There are even reports of vehicles marked up as FedEx and other trusted brands as part of the criminal scheme. Some of the more elaborate ruses are known to be weeks long before consummation.

 

 Hackers know the brands and services you use, and they may even see the timing of your activity and will insert themselves at the right time in the right way.

 

Images of screenshots from the field:

screenshots of phishing in 2021

 

Why can't this be stopped?

 

When a phishing email or text finds its way to your devices, it's because nothing evidences malicious intent that can be flagged and blocked. There isn't a virus involved (yet), and the email address or texting number hasn't yet been identified as an illegitimate actor. In cyber, it's whack-a-mole; once you find the bad guys they're gone and taken on their next gig.

 

Someday we will have smarter software that will contextualize and detect the threat. Still, for now, it is up to the individual and the ability to think critically about what the internet and our devices put in front of us every day.

 

“What’s interesting here is the entirety of the fraud was completed over the phone, and at no time did the scammers compromise my account online,” he said. “I absolutely should have hung up and initiated the call myself."

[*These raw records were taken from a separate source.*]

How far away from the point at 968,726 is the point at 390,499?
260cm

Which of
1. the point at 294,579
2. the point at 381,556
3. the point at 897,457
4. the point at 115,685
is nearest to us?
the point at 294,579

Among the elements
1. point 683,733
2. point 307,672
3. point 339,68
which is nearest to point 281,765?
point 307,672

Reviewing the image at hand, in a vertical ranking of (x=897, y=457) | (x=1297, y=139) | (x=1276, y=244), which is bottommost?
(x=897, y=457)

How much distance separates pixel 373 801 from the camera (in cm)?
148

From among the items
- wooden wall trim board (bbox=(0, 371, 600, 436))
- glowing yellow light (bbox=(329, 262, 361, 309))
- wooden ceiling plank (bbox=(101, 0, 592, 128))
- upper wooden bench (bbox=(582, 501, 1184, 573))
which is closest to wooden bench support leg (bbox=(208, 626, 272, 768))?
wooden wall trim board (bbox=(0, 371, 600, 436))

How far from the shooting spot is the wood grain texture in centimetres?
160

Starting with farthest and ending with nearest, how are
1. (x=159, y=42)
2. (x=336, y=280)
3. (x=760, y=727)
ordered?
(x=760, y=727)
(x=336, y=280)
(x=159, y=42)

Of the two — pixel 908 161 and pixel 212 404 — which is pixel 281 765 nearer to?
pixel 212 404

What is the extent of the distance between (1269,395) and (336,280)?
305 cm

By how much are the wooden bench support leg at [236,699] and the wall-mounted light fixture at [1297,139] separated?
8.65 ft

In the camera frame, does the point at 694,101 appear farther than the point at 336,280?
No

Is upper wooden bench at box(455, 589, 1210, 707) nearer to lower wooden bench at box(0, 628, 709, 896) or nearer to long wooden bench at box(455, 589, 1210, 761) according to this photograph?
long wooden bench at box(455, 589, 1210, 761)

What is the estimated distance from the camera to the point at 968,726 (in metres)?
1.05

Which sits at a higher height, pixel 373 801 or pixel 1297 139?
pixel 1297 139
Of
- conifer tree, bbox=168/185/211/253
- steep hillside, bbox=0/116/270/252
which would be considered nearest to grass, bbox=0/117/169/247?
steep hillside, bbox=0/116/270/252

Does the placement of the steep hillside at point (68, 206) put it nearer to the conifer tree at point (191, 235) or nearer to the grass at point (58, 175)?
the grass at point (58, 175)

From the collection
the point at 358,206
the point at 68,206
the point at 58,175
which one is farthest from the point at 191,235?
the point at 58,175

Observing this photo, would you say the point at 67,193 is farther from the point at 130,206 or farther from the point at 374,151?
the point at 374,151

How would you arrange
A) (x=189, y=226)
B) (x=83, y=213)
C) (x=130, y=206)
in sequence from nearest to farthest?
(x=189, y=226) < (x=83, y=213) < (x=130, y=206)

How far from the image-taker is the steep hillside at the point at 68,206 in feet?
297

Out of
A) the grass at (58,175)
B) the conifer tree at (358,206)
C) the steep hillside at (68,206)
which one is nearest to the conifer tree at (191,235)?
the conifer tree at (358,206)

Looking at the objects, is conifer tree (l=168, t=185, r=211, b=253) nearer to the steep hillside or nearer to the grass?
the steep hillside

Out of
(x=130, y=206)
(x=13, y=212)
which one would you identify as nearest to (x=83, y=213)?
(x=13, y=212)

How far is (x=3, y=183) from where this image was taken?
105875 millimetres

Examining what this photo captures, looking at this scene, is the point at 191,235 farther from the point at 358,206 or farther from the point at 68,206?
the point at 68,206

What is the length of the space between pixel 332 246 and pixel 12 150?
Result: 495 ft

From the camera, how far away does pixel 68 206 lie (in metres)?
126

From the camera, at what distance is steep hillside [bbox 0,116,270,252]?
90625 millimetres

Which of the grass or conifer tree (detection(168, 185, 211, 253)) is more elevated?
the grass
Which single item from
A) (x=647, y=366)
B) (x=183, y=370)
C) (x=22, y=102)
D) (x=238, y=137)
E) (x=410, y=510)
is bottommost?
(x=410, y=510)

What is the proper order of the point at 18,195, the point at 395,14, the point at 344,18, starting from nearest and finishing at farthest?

An IT tech security professional after losing $9,800 to a phishing scheme, as reported to Krebs on Security.

 

✓ Phishing is mostly about hacking humans versus hacking their technology.

 

What can you do?

 

Besides using security software and protection, take these practical measures to make a big difference in your state of vulnerability to cybercrime:

 

  • Share this with your family members, friends, and co-workers; when in doubt, delete the email, text, or hang up the phone. If you think something might be legitimate, reach out to the party yourself and make an inquiry.

 

  • Enable mobile alerts on your financial accounts to receive text messages anytime a new transaction is posted.

 

  • Freeze your credit files - it's free and makes a big difference in avoiding and limiting losses. Here is how.

 

For TDS clients, as always, take screenshots and forward what you have to us, and we'll figure it out with you.

 

Thanks for reading.

 

CONTACT

Home Page 

 

cybersecurity

Topics: Total Digital Security, Threat Advisories, Cybersecurity for Life

Share :

Related Posts

Digital Security Basics - Three Primary...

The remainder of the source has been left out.